O julgamento que garantiu a manutenção do pagamento das horas extras incorporadas pelos técnicos-administrativos da UFRGS contou com a sustentação oral do advogado da CSPM Guilherme Pacheco Monteiro. Na parte inicial de sua fala, Monteiro fez um histórico da demanda dos servidores. Lembrou que na década de 80 os técnicos-administrativos da universidade eram estimulados pelas suas respectivas chefias a cumprirem duas horas adicionais nas cargas horárias em razão das condições de salários serem muito baixas.

“Na época era proibida a associação sindical, não havia plano de carreira, nem uma forma de remuneração mais digna destes trabalhadores. A saída era fazer as duas horas extras diárias”, acrescentou o advogado.

Segundo ele, a situação perdurou até a década de 80, quando o Governo José Sarney, por decreto, determinou a supressão dessas horas que eram pagas habitualmente.
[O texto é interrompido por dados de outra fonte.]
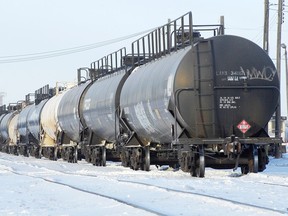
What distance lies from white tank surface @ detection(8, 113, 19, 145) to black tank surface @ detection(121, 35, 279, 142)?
32.0 m

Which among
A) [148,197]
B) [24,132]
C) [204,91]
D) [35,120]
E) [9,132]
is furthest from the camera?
[9,132]

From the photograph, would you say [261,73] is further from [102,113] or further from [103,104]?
[102,113]

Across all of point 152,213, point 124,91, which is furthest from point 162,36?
point 152,213

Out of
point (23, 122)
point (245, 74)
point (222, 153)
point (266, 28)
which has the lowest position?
point (222, 153)

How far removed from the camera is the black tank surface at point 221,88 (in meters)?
16.3

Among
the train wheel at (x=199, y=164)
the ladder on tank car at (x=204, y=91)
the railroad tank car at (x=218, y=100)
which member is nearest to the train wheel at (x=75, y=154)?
the railroad tank car at (x=218, y=100)

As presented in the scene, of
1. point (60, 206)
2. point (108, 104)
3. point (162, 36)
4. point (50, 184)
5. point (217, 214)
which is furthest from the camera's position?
point (108, 104)

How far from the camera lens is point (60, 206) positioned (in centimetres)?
1066

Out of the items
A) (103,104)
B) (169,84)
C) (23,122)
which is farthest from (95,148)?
(23,122)

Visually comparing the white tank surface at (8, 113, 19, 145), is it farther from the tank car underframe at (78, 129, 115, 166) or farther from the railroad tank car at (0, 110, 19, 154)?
the tank car underframe at (78, 129, 115, 166)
Naquele momento os servidores ingressaram coletivamente com ações trabalhistas na Justiça do Trabalho, que determinou a manutenção do pagamento dada a frequência e a habitualidade do recebimento das parcelas. Depois, na década de 90 veio o Regime Jurídico Único que transformou os empregos públicos em cargos públicos. Nos anos seguintes, o Tribunal de Contas da União determinou, novamente, o fim do repasse.

“Dado o contexto histórico, em razão do princípio da segurança jurídica, essas relações já deveriam estar estabilizadas no tempo de forma pacificada. O que esses servidores precisam é de segurança jurídica”.

Guilherme Pacheco Monteiro lembrou também o princípio da decadência, que estabelece que os atos administrativos que gerem benefícios a terceiros só podem ser revisados em até cinco anos de sua edição.

Acompanhe a íntegra da fala do advogado da CSPM através do link https://youtu.be/qeZOKGpCI4c.

Na última quinta-feira (10), a Segunda Seção do Tribunal Regional Federal da 4ª Região, por quatro votos a dois, acolheu a tese de que a UFRGS não pode efetuar o “corte” das horas extras incorporadas.